Neutron stars may exhibit pressure anisotropy arising from various physical mechanisms, such as elasticity, magnetic fields, viscosity, and superfluidity. We compute the tidal deformability and the $f$-mode oscillation frequency of anisotropic neutron stars using a phenomenological quasi-local model characterized by a single dimensionless anisotropy parameter. We find that while the relation between the tidal deformability and the $f$-mode frequency depends on the degree of anisotropy, it remains largely insensitive to variations in the equation of state (the relation between radial pressure and energy density) for a fixed anisotropy parameter, similar to the isotropic case. Leveraging this anisotropy-dependent universal relation within a statistical framework, we place constraints on the anisotropy parameter using both the gravitational wave observation of GW170817 and simulated data for a GW170817-like event observed by a future network of detectors. We find that the anisotropy parameter can be constrained to order unity with current data, and the bounds remain comparable with future detector sensitivities. Importantly, these constraints are only weakly affected by uncertainties in the neutron-star equation of state.

Figures (4)

• Figure 1: Relation between the mass $M$ and the following quantities: radius $R$ (top left), dimensionless tidal deformability $\bar{\Lambda}$ (top right), $f$-mode frequency $f=\textrm{Re}(\omega)/2\pi$ (bottom left), and $f$-mode damping time $\tau=1/\textrm{Im}(\omega)$ (bottom right). We show results for three EOSs (WFF1, MPA1, and MS1) and five values for $\beta$ ($-10$, $-5$, $0$, $5$, and $10$).
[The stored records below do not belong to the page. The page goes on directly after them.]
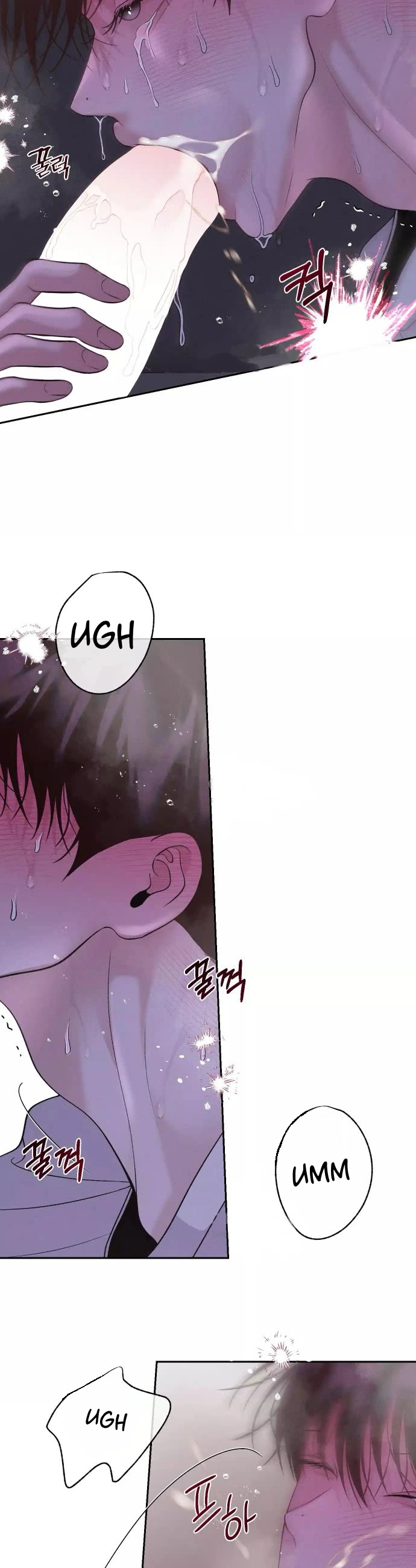 Monday’saviour Chapter 31 - Page 18 in English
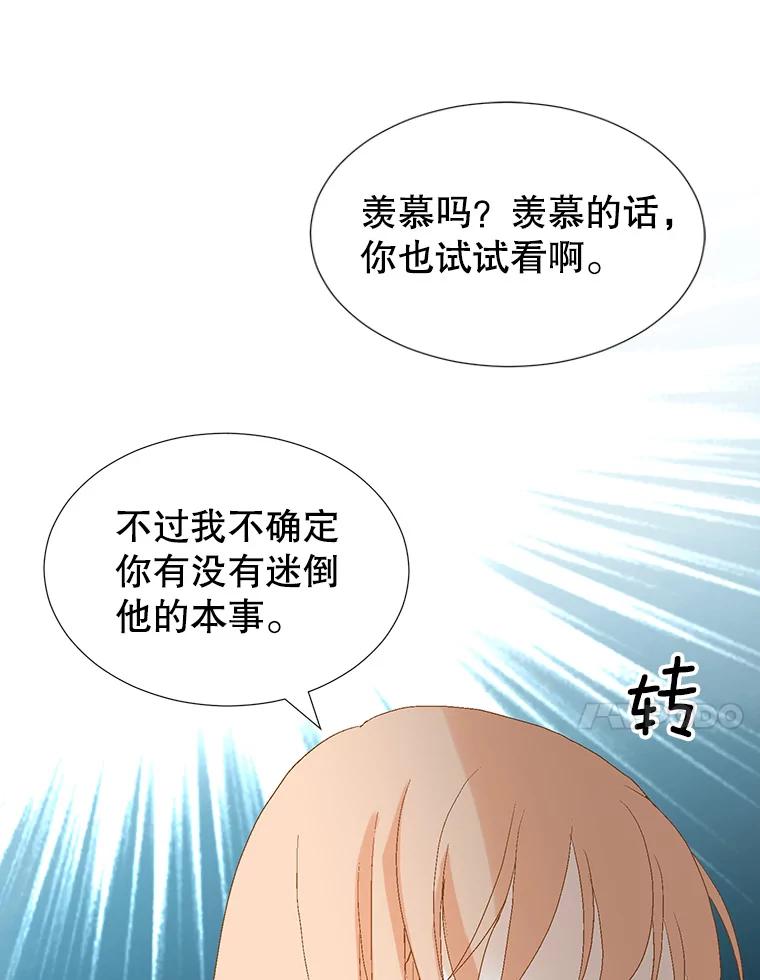 《我喜欢春天般的你》75.你真的没事吗？ 第28页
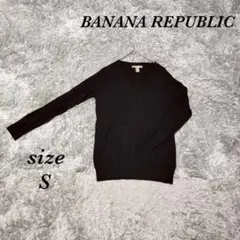 バナナリパブリック (S) Vネック 長袖 ニット 裾リブ 薄手 綿100%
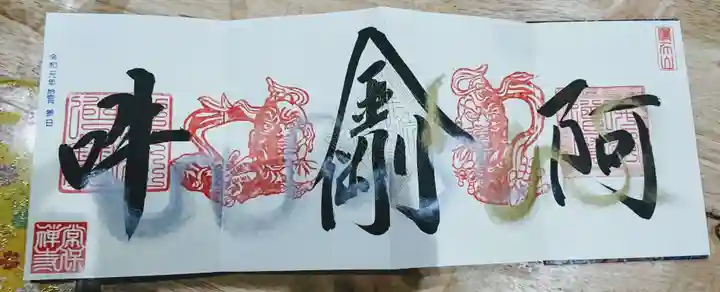 常保寺の御朱印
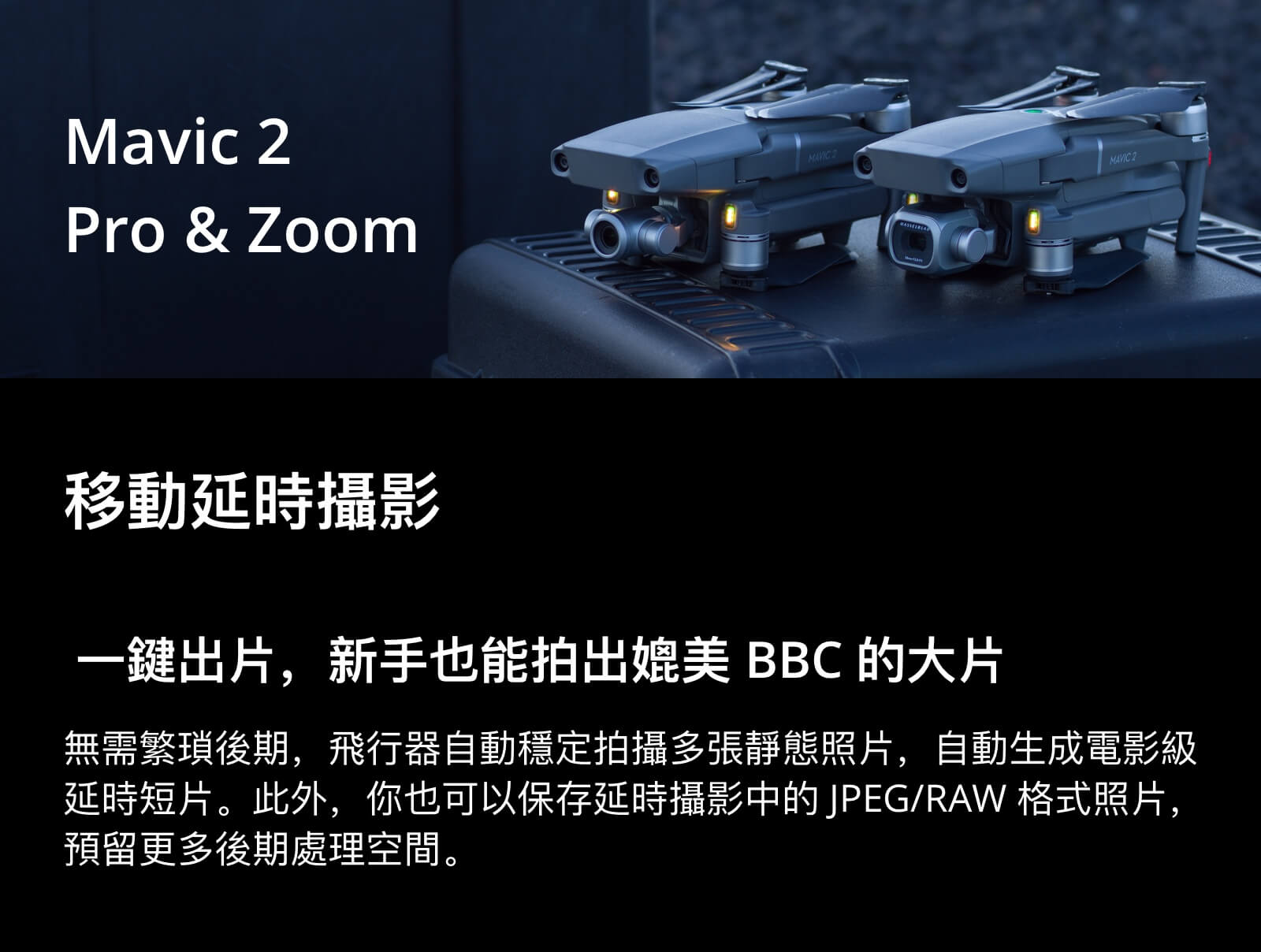 mavic 2 zoom 變焦版 19 1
We show results for $M>0.5$ M$_{\odot}$ and for physical models, i.e. those that do not violate the conditions in eqs. \ref{['wec']}$-$\ref{['causality']}.
• Figure 2: (Top) $f$-Love relation for anisotropic NSs with different choices of the anisotropy parameter $\beta$: the dimensionless real (left panel) and imaginary (right panel) part of the $f$-mode complex frequency (see Eq. \ref{['omega_bar']}) against the dimensionless tidal deformability $\bar{\Lambda}$ (see Eq. \ref{['Lambda_bar']}). (Bottom) The absolute relative error, defined as $|1 - y_{\rm num}/y_{\rm fit}|$, where $y_{\rm num}$ is the numerical result and $y_{\rm fit}$ is the fit result obtained from Eq. \ref{['fit']} for each $\beta$. Note that the $f$-Love relation depends on $\beta$ and it remains EOS-universal for a fixed $\beta$. Note that the EOS universality is stronger for positive $\beta$.
• Figure 3: (Left) Posterior distributions on $\bar{\Lambda}$ and $\bar{\Omega}$ for GW170817 from Pratten:2019sed (top) and for a GW170817-like event detected by a future CE/ET network from Williams:2022vct (bottom). The solid and dashed lines represent the $50\%$ and $90\%$ credible contours, respectively. We overlay the anisotropic $f$-Love relations for various $\beta$. (Right) Posterior distributions on $\beta$ for the primary and secondary stars, as well as the joint analysis. The dotted vertical lines represent the $90\%$ upper bounds on $\beta$. Note that the upper bounds on $\beta$ are similar for current and future simulated data.
• Figure 4: Squared frequency of the fundamental radial mode of anisotropic NSs for the anisotropy model in Eq. \ref{['ansatz']} for various $\beta$. Each panel shows the result for one EOS. Each sequence in grey stops at the maximum mass while we highlight physically-viable stellar configurations satisfying the conditions in Eqs. \ref{['wec']}$-$\ref{['causality']} in color. This figure confirms that these models satisfy the maximum-mass criterion for the radial stability of anisotropic NSs, since $F^{2}_{0}(M)\rightarrow0$ as $M\rightarrow{M_{\rm max}}$.